Session Effects and Treatment Effects Colinear in a Between Experiment

In between experiments, we look at the average effect of a treatment for a given session, and compare averages across sessions. Imagine we have two sessions: A& B, and two treatments: T1, T2
A is assigned T1
B is assigned T2

Here we can't distinguish if it's the session that caused a change in outcome behavior of the treatment. What would solve it is if we have at least 2 sessions for each treatment for a total of four sessions: A, B, C, D:

A and B are assigned T1
C and D are assigned T2

Now session and treatment are not perfectly colinear. But of course, 4 session is costlier than 2.

One paper: https://files.nyu.edu/gf35/public/print/Frechette_2011b.pdf
suggests that clustering will solve session effects. A dummy for the session and clustering within the cov-var matrix are not the same thing. The latter will take care of interactions between individuals in a session, but not the average effect of being in session A versus session B. Perhaps session A was very noisy, so everyone was distracted, but no one talked to one another--so clustering wouldn't do much to control for a noisy session.


Responder A: 
Why do you disagree with Session fixed effects?

I have 5 sessions and characteristics are evenly distributed across the sessions. Unless there is something big that I am unaware of (possible) the session effect should not vary by session. That is, any unobservable interaction should not be different from session to session and almost certainly would not be linear. Hence, I am inclined not to use session effects.

I am coming to this idea slowly. In general, I think session effects are a good default since people select into their session. But i am having colinearity problems when i include all my session effects, so that 2 dummies are dropped. Observables should not contribute differently to session effects since they are well distributed and so we are then talking about interactions, which is a whole other can of worms and make me think the linear session effects are not the way to go. My sample is probably too small to look at this rigorously.

> _Data provided_
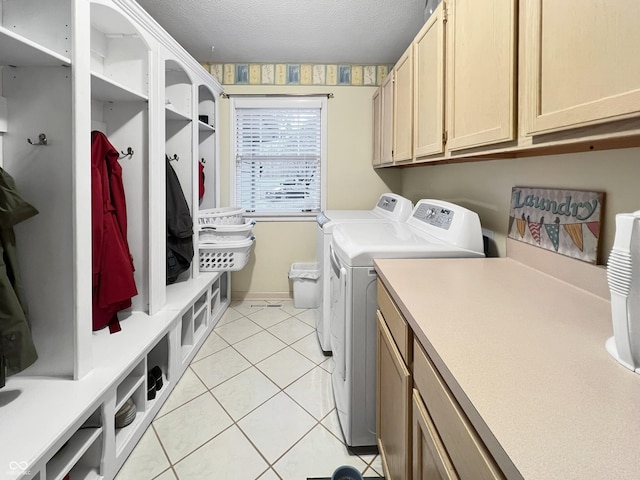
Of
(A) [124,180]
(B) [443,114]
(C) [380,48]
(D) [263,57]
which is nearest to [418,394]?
(B) [443,114]

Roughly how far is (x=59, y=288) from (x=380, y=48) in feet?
9.69

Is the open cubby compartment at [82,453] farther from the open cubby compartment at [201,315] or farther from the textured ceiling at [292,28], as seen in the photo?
the textured ceiling at [292,28]

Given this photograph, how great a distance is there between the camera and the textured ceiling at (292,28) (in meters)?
2.30

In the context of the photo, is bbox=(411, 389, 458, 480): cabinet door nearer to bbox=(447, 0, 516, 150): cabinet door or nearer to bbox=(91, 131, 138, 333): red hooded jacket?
bbox=(447, 0, 516, 150): cabinet door

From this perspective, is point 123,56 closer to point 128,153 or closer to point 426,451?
point 128,153

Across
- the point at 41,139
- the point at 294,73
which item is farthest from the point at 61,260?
the point at 294,73

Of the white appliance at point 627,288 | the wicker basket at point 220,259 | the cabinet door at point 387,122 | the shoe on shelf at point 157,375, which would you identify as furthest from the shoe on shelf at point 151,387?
the cabinet door at point 387,122

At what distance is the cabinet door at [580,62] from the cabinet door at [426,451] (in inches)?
29.4

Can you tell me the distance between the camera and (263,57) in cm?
320

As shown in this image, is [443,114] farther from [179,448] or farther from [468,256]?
[179,448]

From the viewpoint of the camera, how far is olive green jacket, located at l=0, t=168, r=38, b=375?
1109 mm

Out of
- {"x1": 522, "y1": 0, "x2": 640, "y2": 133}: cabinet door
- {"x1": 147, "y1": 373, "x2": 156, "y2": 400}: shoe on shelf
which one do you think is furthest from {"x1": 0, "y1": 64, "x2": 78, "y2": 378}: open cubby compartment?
{"x1": 522, "y1": 0, "x2": 640, "y2": 133}: cabinet door

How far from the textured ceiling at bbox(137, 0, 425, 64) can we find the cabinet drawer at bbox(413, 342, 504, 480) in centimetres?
239

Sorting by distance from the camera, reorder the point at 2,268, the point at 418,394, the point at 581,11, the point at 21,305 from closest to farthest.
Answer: the point at 581,11
the point at 418,394
the point at 2,268
the point at 21,305
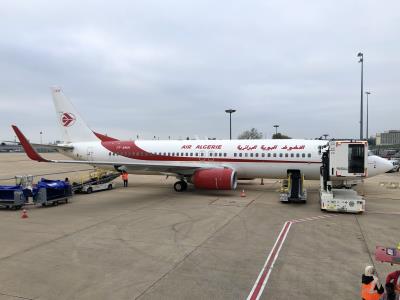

> _Written exercise_
List every session letter used in the discussion of session and treatment effects above.

> _Result_
A, B, C, D